Ormai è chiaro: il progetto complessivo delle grandi opere per una Cortina pronta all'evento mondiale del 2021 sta segnando il passo. Il tempo fa quel che deve fare, passa, e passando riduce pesantemente le possibilità che tale progetto si realizzi completamente, né le sicurezze ostentate prima e dopo dagli addetti ai lavori bastano più a rassicurare il cittadino comune circa gli esiti dell'impresa.
Del resto lo sappiamo bene: dopo le Olimpiadi e i fasti degli anni che seguirono, Cortina visse a lungo come appagata da una eccellenza che avrebbe semmai dovuto essere di stimolo a una linea ispirata a un costante adeguamento allo sviluppo incalzante dell'industria turistica.

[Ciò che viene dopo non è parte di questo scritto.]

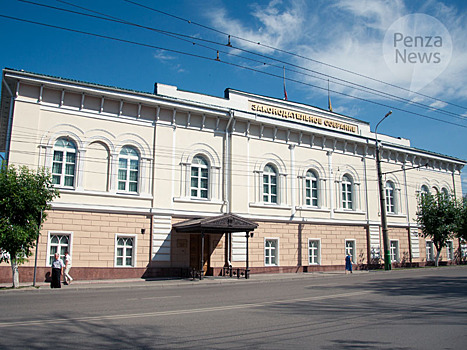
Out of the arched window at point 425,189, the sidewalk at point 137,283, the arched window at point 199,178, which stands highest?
the arched window at point 425,189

Non fu così. La sicumera fondata sul privilegio di una natura straordinaria e la conseguente convinzione della sua esaustiva capacità di attrazione universale, fermarono Cortina nello stereotipo del luogo ricco di tutte le occasioni del loisir più felice. Così il recupero di una dimensione aggiornata ai tempi è stato faticoso e ancora continua, gravato com'è da certe obsolescenze infrastrutturali a cui sarebbe urgente ovviare perché il quadro moderno della regina si compia finalmente.
Per ora alla baldanza degli inizi costellati di comitati, tavoli tecnici, presidenti e direttori vari è subentrata una più seria e necessaria cautela: di colpo alberghi, strade, impianti, servizi hanno drammatizzato una criticità che il corso normale della vita non ignorava, ma lasciava da troppo tempo nelle comode blandizie di una piacevole normalità.
Forse sarebbe stato più utile tenere presente il motto degli imagisti alla Willliams: “nessuna idea se non nelle cose”. Un invito alla concretezza della poesia facilmente applicabile al lavoro di chi ha troppo pensato prima di fare.